Blackstone’s in-house portfolio performance management system, iLevel, was meanwhile spun off in 2009. Several major private equity players, advising both general and limited partners, now have a stake, including Carlyle and Hamilton Lane. Murphy helps guide the firm’s product development from a seat on the board.
“iLevel was obviously born a little differently,” Murphy says. “But we think that is a good paradigm: bringing assets to the market and monetizing them, and in doing so, allowing them to grow faster than they would otherwise. Ultimately, Blackstone gets a better product, and there are a variety of common problems like this one. We may be fierce competitors on everything in terms of business, but on the tools to do it, it’s not necessarily a negative to work with similar enterprises.”
Raw Ability
Of course, competition in financial technology extends well beyond products. Finding the right technologists, Murphy says, is not only his most important role as CTO, but today, it is his most challenging. Fittingly, with the National Football League’s (NFL’s) head offices a few stories below Blackstone’s on Park Avenue, Murphy uses American football to explain the strategy.
“I’m a believer in athletes, not positions. At the NFL draft, commentators will say a team needs an offensive guard; the following team might have a lot of different needs, and they’ll be looking to take the ‘best player available’ once their pick is up. The second idea is how we like to build our teams: If you’re curious and energetic, and demand excellence from yourself, everything else can be learned,” he says.
Murphy says as he builds Innovations and Infrastructure, business analysis skills can prove more useful than specific finance expertise. “If there’s anything Blackstone has, it’s the institutional knowledge of our businesses,” he says. “With so many great finance people in the building, I can draw on that knowledge, and have someone work up a discounted cash-flow model in no time, if needed. On the technology side, what we need then is the raw ability to turn that knowledge into innovation.”
Murphy says it is still early days for Blackstone’s technology, adding, “We have a long field ahead of us.” But just as when he launched Capital IQ, the Blackstone CTO is happiest with hard work, and a sense of possibility still ahead.

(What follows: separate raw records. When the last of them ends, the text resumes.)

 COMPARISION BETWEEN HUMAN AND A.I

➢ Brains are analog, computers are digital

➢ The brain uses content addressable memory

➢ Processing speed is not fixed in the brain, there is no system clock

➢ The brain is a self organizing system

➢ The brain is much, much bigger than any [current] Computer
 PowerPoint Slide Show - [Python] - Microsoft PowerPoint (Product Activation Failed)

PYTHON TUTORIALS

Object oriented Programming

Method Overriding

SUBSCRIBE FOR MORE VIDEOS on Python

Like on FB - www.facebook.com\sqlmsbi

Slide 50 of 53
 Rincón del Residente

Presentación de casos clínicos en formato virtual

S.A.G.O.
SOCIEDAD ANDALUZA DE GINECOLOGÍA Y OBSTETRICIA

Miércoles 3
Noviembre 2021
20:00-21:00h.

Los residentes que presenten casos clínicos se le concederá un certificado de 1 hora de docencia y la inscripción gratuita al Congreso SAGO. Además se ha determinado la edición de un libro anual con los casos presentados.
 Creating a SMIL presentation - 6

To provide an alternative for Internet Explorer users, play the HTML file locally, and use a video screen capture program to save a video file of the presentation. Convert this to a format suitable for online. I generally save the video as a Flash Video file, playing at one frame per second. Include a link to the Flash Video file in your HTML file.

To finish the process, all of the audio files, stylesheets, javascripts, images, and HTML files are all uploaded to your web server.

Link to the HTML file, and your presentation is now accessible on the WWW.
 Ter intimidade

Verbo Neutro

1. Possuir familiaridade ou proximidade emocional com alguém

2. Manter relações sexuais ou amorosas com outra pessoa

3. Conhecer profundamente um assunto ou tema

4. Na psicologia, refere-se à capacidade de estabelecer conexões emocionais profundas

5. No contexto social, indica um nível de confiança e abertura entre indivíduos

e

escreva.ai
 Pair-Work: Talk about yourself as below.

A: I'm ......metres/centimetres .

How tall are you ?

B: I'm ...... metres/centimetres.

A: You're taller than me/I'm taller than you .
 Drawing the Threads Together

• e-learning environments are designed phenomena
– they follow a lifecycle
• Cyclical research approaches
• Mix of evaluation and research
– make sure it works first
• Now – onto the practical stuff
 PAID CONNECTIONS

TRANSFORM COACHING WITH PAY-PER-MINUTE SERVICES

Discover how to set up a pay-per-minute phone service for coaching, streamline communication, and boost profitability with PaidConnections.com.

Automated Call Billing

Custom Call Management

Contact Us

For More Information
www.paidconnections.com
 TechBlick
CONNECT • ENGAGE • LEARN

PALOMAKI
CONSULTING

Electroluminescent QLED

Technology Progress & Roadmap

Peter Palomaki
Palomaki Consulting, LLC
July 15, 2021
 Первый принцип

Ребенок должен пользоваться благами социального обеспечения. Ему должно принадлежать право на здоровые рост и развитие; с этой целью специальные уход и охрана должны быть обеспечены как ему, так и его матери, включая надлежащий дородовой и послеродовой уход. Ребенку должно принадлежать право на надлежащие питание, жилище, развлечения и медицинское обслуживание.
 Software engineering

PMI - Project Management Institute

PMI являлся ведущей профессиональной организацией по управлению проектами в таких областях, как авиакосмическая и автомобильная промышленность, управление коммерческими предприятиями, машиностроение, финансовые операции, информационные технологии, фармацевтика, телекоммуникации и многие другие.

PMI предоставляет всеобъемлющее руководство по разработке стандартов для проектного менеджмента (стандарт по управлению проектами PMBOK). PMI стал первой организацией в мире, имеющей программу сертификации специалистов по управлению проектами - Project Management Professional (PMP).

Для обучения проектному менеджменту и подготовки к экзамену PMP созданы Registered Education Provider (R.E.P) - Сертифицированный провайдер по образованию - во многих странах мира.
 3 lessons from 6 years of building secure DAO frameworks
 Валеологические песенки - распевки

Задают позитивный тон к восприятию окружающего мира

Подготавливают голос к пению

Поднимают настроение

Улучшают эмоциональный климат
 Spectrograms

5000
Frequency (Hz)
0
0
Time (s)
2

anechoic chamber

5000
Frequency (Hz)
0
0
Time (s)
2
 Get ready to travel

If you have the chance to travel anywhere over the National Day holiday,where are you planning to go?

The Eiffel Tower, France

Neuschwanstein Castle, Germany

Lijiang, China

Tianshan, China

“I liken it to the scientist who discovers the cure for a disease, and the engineers who built the transcontinental railroad,” Murphy explains. “There are two types of innovation there. The scientist clearly has a moment of genius, but usually that discovery comes from a small team trying out different experiments and ways of thinking, at times almost randomly. We are certain to do some of that along the way, but figuratively speaking, right now we’re laying track, connecting New York to San Francisco. Once completed, that was pretty revolutionary for the US.”
The nice part, Murphy’s learned? Not every piece of track requires luck.